## THE TASK
Please copy out, word for word, the stretch from the first of the items through the item that contains "Which slice of the pie chart is the smallest?".

[Items excerpted from a collection]
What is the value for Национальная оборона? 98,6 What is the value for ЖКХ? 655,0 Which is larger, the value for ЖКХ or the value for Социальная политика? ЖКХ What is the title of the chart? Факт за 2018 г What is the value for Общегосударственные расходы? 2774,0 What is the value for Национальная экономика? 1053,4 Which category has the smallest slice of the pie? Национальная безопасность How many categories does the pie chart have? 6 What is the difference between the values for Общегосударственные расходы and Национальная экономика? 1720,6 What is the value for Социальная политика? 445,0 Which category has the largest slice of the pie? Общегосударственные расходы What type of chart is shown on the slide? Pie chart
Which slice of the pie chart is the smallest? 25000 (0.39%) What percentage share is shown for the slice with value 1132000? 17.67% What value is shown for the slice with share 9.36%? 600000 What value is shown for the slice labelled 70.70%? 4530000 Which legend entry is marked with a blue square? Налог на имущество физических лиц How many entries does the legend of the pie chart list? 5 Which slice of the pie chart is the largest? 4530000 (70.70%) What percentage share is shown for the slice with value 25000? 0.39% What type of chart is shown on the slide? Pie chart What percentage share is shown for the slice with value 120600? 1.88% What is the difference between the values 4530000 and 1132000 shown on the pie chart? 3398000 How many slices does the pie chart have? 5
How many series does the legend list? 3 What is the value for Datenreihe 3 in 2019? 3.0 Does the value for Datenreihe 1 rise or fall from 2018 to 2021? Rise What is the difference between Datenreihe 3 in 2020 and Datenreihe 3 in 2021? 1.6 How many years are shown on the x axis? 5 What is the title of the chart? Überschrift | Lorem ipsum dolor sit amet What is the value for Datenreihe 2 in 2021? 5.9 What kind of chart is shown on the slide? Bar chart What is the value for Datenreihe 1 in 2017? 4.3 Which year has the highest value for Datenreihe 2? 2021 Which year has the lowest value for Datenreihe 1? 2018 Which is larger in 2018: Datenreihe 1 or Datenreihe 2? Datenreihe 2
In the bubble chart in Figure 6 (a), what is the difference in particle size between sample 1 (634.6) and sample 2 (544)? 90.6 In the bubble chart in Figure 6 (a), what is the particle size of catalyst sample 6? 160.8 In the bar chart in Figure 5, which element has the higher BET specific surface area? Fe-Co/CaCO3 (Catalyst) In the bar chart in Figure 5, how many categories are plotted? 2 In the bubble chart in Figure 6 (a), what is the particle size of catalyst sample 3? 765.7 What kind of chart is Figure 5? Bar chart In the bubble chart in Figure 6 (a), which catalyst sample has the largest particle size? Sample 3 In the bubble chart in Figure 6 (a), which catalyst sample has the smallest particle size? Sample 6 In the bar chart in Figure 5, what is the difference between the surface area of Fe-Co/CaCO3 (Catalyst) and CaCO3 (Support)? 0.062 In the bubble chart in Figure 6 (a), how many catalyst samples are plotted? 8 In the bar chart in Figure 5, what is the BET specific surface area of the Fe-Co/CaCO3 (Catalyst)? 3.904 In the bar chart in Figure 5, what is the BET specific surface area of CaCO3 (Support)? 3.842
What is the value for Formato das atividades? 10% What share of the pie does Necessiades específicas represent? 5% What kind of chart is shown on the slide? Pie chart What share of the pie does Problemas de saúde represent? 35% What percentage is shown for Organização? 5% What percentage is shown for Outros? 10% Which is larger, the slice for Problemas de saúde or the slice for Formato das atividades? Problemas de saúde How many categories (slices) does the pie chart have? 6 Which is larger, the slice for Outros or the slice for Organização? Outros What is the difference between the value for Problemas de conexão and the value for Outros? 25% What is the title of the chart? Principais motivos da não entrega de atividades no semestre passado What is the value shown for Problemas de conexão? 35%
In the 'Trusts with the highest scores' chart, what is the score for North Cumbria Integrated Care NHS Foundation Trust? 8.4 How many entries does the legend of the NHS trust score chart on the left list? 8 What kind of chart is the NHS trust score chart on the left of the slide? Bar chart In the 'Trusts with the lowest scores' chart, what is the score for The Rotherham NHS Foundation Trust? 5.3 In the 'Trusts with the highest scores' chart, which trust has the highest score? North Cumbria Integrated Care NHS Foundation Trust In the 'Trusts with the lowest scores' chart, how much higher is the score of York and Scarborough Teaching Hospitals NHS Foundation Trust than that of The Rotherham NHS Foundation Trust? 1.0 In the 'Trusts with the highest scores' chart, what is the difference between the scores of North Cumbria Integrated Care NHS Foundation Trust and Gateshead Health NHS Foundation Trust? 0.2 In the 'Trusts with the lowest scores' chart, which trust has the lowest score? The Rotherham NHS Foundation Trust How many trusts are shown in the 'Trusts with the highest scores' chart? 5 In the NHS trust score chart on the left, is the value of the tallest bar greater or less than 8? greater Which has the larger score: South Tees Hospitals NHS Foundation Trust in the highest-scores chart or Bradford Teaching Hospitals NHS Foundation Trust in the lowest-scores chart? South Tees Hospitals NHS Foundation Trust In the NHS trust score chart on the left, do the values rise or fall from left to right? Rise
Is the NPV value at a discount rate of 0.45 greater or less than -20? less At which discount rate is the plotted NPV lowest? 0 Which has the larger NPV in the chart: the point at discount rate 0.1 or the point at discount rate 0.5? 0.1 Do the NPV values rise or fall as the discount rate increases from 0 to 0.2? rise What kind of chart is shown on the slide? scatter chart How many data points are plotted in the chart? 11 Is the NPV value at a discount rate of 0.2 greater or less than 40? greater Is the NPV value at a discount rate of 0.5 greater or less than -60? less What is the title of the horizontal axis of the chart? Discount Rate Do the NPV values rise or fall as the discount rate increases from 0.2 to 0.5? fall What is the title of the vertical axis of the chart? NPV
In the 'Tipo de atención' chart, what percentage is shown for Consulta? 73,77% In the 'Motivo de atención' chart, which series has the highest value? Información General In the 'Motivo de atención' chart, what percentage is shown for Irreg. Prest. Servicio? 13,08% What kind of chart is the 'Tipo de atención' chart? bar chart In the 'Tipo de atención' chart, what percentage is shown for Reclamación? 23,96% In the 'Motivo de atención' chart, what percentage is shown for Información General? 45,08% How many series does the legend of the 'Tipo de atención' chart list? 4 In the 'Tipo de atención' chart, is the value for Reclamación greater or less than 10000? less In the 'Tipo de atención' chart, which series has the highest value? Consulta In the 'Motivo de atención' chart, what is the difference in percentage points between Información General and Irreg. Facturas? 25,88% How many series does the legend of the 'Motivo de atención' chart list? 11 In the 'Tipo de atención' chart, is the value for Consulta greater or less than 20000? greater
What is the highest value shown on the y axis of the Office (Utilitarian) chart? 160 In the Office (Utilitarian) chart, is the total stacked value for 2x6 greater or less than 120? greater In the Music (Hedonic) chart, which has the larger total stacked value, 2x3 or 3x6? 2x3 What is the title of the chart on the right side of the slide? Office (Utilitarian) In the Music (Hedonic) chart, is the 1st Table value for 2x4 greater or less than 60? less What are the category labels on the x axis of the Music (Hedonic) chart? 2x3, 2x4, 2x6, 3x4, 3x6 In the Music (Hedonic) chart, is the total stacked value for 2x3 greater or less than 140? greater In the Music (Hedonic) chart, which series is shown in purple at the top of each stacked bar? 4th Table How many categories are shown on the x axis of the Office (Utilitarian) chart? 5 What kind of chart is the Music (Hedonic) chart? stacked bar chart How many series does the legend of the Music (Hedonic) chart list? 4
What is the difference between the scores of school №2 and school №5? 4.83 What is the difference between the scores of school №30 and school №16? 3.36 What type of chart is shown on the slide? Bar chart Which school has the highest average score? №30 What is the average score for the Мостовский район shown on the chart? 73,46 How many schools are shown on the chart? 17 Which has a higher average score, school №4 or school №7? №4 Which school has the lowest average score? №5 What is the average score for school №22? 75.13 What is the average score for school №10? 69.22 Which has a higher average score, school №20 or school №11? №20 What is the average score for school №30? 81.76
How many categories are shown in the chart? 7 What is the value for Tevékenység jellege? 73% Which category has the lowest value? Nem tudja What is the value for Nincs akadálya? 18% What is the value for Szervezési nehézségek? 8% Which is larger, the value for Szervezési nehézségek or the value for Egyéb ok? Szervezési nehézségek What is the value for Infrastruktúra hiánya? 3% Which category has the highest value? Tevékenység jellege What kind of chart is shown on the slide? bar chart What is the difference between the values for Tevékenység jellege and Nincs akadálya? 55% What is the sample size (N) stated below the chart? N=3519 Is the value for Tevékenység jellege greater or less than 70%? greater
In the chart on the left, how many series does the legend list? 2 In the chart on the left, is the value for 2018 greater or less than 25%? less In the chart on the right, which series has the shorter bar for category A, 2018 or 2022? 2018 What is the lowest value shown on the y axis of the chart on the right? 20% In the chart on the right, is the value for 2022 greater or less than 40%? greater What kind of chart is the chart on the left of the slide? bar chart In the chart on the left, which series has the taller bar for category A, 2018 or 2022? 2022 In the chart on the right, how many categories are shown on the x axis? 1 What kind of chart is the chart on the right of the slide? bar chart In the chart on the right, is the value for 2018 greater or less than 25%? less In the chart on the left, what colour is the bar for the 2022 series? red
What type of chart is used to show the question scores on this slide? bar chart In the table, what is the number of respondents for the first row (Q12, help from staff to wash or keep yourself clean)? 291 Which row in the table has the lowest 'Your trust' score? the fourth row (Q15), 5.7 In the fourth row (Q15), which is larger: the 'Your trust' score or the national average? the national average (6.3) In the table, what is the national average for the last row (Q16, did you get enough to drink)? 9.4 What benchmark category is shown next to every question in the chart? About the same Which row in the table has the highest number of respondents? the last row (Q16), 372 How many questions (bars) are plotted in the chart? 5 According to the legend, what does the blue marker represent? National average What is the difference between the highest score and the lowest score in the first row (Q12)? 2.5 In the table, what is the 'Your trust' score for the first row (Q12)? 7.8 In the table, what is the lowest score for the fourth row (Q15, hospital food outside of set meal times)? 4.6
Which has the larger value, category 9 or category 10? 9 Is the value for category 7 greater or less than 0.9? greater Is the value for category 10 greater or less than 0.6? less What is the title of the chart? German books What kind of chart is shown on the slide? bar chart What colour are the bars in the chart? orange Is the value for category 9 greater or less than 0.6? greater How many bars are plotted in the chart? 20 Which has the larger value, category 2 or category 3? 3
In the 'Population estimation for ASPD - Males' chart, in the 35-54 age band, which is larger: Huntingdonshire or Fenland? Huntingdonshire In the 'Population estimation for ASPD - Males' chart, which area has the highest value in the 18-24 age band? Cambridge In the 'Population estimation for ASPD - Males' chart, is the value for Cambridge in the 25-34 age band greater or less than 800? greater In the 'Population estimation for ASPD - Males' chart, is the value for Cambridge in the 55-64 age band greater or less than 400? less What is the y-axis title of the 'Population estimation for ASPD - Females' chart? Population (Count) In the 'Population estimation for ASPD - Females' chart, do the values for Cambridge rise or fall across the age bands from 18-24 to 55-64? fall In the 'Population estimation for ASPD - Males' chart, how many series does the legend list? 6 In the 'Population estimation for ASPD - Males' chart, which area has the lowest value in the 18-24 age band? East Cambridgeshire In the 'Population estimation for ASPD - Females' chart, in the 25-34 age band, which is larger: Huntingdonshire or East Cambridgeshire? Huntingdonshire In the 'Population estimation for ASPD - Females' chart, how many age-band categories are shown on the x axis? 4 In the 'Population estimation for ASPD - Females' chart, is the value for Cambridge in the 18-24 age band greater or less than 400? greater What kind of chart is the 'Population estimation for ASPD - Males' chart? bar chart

## RESPONSE
What is the value for Национальная оборона? 98,6 What is the value for ЖКХ? 655,0 Which is larger, the value for ЖКХ or the value for Социальная политика? ЖКХ What is the title of the chart? Факт за 2018 г What is the value for Общегосударственные расходы? 2774,0 What is the value for Национальная экономика? 1053,4 Which category has the smallest slice of the pie? Национальная безопасность How many categories does the pie chart have? 6 What is the difference between the values for Общегосударственные расходы and Национальная экономика? 1720,6 What is the value for Социальная политика? 445,0 Which category has the largest slice of the pie? Общегосударственные расходы What type of chart is shown on the slide? Pie chart
Which slice of the pie chart is the smallest? 25000 (0.39%) What percentage share is shown for the slice with value 1132000? 17.67% What value is shown for the slice with share 9.36%? 600000 What value is shown for the slice labelled 70.70%? 4530000 Which legend entry is marked with a blue square? Налог на имущество физических лиц How many entries does the legend of the pie chart list? 5 Which slice of the pie chart is the largest? 4530000 (70.70%) What percentage share is shown for the slice with value 25000? 0.39% What type of chart is shown on the slide? Pie chart What percentage share is shown for the slice with value 120600? 1.88% What is the difference between the values 4530000 and 1132000 shown on the pie chart? 3398000 How many slices does the pie chart have? 5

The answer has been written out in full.